***** EXTRAIT CITÉ *****

• Jean-Philippe Pastre

Décret n°2021-1493 : une occasion manquée ?


22/11/2021 - Le décret n°2021-1493 révisant celui du 11 janvier 2017 définissant les véhicules à faibles émissions, et transposant en droit national les dispositions de le Directive (UE) 2019/1161 relative à la promotion « des véhicules propres et économes en énergie(1) » a été publié le 17 novembre 2021.


Il s’applique donc depuis le 19 novembre 2021. Il reconnaît comme véhicules à faibles émissions les hybrides rechargeables ainsi que les véhicules ayant bénéficié de rétrofit (s’ils sont conformes à agrément UTAC et après édition d’un nouveau certificat d’immatriculation).


Il prévoit en outre que les carburants paraffiniques de synthèse (xTL et HVO) ou les Esters méthyliques d’acide gras (EMAG comme le B100 par exemple), n’ayant pas d’impact sur la transformation des sols peuvent alimenter des véhicules du Groupe 2 tels que définis par la loi n°2015-992 du 17 août 2015 dite LTECV.


Toutefois, il est exigé une non miscibilité avec les carburants fossiles, ce qui revient à créer des véhicules HVO exclusifs ou B100 exclusifs.


Dans le premier cas, c’est simple, cela n’existe pas à l’heure actuelle. Dans le second, Volvo Buses a sa gamme homologuée ou homologable en énergie B1 sur les certificats d’immatriculation.


MAN disposera d’ici peu de tels modèles avec énergie B1. Victoire ? Oui, dans le sens où le HVO et le B100 ont une reconnaissance légale pour le groupe 2, ce qui permet aux opérateurs de répondre aux appels d’offres avec ces carburants non fossiles.


Non si l’on considère la suite du décret, à savoir le classement des vignettes Crit’Air : les véhicules HVO et B100 exclusifs ne sont toujours pas inclus dans le groupe 1 ou 1Bis, ce qui constitue une très lourde hypothèque pour l’accès aux ZFE.


Pour Volvo et MAN, ou pour Saipol, qui a investi massivement dans l’Oleo100, c’est un très, très, mauvais coup. Pour la filière agricole et le raffinage français, ce coup-là pourrait être fatal…


 

(1) Voir à ce sujet Mobilités Magazine n°50, juillet-août 2021, pages 24 et suivantes.

***** LIGNES FOURNIES *****

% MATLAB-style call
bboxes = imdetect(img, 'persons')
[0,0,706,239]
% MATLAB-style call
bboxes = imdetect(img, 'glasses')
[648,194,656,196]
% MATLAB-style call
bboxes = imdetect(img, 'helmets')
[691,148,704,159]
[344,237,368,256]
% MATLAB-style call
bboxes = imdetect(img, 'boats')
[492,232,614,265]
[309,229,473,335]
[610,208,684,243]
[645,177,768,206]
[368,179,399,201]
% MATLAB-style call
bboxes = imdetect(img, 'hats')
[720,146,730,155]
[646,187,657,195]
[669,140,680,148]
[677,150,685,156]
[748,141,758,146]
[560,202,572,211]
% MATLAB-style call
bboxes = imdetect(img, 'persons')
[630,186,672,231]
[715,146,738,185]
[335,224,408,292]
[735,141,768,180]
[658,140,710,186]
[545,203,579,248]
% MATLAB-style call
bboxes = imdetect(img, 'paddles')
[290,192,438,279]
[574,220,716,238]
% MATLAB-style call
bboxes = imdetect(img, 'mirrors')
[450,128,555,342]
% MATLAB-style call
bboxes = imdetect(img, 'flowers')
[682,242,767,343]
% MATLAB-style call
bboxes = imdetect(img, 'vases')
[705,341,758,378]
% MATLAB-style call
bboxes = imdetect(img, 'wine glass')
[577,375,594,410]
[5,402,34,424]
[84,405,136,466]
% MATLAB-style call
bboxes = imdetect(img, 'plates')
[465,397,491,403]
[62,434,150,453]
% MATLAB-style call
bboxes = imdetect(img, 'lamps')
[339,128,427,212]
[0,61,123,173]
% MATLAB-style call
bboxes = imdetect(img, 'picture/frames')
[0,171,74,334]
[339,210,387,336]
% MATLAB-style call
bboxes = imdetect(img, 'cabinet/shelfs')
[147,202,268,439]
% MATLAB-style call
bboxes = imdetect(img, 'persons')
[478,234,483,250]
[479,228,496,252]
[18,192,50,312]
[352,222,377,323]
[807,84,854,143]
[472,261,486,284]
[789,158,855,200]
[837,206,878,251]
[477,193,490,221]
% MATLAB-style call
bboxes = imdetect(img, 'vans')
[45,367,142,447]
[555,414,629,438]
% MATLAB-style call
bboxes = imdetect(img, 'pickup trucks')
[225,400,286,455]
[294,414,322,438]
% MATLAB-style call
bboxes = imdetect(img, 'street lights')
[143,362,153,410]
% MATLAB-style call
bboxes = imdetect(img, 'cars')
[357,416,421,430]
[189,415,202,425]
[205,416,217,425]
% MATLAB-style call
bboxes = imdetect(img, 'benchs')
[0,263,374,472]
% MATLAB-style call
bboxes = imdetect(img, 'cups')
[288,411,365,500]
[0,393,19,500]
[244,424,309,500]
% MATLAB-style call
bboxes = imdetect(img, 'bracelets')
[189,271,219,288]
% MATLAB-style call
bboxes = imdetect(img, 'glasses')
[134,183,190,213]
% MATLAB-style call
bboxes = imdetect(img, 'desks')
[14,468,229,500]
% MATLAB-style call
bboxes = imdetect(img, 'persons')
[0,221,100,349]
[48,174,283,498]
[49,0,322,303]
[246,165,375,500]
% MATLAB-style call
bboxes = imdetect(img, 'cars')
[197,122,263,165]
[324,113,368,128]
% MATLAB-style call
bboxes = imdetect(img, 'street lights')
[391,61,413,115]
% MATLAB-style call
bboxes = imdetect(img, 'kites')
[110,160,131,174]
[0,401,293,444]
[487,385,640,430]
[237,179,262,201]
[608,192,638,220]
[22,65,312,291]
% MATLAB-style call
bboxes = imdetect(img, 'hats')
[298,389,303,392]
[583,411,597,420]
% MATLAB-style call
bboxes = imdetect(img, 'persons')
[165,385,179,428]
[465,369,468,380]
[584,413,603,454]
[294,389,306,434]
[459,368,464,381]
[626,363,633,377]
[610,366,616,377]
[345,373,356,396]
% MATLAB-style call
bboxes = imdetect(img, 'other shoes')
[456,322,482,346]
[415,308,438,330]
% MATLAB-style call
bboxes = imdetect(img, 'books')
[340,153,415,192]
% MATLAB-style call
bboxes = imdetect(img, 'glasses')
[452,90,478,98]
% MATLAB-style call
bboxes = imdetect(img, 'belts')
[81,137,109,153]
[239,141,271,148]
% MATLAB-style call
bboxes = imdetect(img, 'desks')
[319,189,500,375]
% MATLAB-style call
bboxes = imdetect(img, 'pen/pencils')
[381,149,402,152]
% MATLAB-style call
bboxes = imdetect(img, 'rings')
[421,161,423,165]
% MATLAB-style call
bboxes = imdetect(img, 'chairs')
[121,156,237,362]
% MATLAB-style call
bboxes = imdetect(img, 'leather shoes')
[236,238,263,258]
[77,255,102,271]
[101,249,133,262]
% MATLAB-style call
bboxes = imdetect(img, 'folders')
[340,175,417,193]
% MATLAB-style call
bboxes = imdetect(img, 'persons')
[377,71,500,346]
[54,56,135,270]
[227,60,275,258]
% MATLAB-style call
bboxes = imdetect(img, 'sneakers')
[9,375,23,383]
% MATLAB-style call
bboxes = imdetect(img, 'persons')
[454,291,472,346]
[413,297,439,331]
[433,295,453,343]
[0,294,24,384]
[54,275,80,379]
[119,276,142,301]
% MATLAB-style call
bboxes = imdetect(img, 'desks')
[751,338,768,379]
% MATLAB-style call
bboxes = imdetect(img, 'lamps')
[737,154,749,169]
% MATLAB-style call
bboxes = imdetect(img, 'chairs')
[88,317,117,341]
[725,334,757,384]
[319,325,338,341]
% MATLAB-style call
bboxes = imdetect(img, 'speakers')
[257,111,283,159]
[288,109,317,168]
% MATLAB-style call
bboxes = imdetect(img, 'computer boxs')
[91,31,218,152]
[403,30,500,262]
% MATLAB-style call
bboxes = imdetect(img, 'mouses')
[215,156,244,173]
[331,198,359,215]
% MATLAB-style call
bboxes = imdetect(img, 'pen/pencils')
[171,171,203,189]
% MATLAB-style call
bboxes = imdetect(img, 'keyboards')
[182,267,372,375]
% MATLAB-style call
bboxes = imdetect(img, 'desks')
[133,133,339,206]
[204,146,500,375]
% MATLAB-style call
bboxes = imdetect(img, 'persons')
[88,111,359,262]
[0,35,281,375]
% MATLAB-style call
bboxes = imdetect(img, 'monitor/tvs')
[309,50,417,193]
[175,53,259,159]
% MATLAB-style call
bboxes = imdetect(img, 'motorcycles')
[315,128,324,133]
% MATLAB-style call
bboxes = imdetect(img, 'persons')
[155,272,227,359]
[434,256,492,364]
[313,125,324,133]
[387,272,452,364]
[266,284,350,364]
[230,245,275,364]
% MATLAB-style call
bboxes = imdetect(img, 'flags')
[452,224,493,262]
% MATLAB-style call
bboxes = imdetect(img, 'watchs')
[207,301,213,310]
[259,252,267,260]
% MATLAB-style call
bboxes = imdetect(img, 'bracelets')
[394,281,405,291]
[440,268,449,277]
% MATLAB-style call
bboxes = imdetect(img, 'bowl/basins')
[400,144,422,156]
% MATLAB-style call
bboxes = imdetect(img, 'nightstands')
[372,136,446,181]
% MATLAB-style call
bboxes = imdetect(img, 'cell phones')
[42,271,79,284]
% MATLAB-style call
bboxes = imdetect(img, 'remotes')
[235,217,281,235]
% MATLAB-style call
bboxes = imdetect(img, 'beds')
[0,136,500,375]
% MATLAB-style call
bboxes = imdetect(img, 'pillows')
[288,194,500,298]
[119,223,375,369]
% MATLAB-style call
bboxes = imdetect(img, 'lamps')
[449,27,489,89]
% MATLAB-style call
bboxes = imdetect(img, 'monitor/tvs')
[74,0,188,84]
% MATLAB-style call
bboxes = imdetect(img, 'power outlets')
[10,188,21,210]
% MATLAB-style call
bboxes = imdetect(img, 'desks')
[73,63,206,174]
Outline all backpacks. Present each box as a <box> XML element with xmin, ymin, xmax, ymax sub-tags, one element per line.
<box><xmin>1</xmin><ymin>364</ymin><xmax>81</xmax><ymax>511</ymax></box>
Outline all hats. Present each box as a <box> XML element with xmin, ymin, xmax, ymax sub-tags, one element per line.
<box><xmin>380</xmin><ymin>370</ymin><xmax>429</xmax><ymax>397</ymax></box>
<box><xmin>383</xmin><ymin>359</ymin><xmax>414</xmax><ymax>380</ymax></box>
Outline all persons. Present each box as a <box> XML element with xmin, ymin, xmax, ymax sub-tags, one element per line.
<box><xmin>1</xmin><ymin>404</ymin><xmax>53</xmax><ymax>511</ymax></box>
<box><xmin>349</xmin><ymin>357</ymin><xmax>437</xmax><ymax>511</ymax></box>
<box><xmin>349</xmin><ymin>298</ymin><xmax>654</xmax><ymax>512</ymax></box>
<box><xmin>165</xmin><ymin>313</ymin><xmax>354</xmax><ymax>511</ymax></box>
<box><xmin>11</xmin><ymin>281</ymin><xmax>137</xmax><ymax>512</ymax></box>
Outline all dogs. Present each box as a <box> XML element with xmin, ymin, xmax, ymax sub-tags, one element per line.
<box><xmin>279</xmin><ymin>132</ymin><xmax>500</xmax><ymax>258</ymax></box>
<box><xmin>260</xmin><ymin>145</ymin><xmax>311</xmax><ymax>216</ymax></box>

*****

◆ **CONSIGNE DE TRAVAIL**:
Transcrivez fidèlement le passage de l'article sur le décret n°2021-1493 compris entre « Il prévoit en » et « 2015 dite LTECV. », bornes incluses. Appuyez-vous exclusivement sur l'article.

◆ **RÉSULTAT**:
Il prévoit en outre que les carburants paraffiniques de synthèse (xTL et HVO) ou les Esters méthyliques d’acide gras (EMAG comme le B100 par exemple), n’ayant pas d’impact sur la transformation des sols peuvent alimenter des véhicules du Groupe 2 tels que définis par la loi n°2015-992 du 17 août 2015 dite LTECV.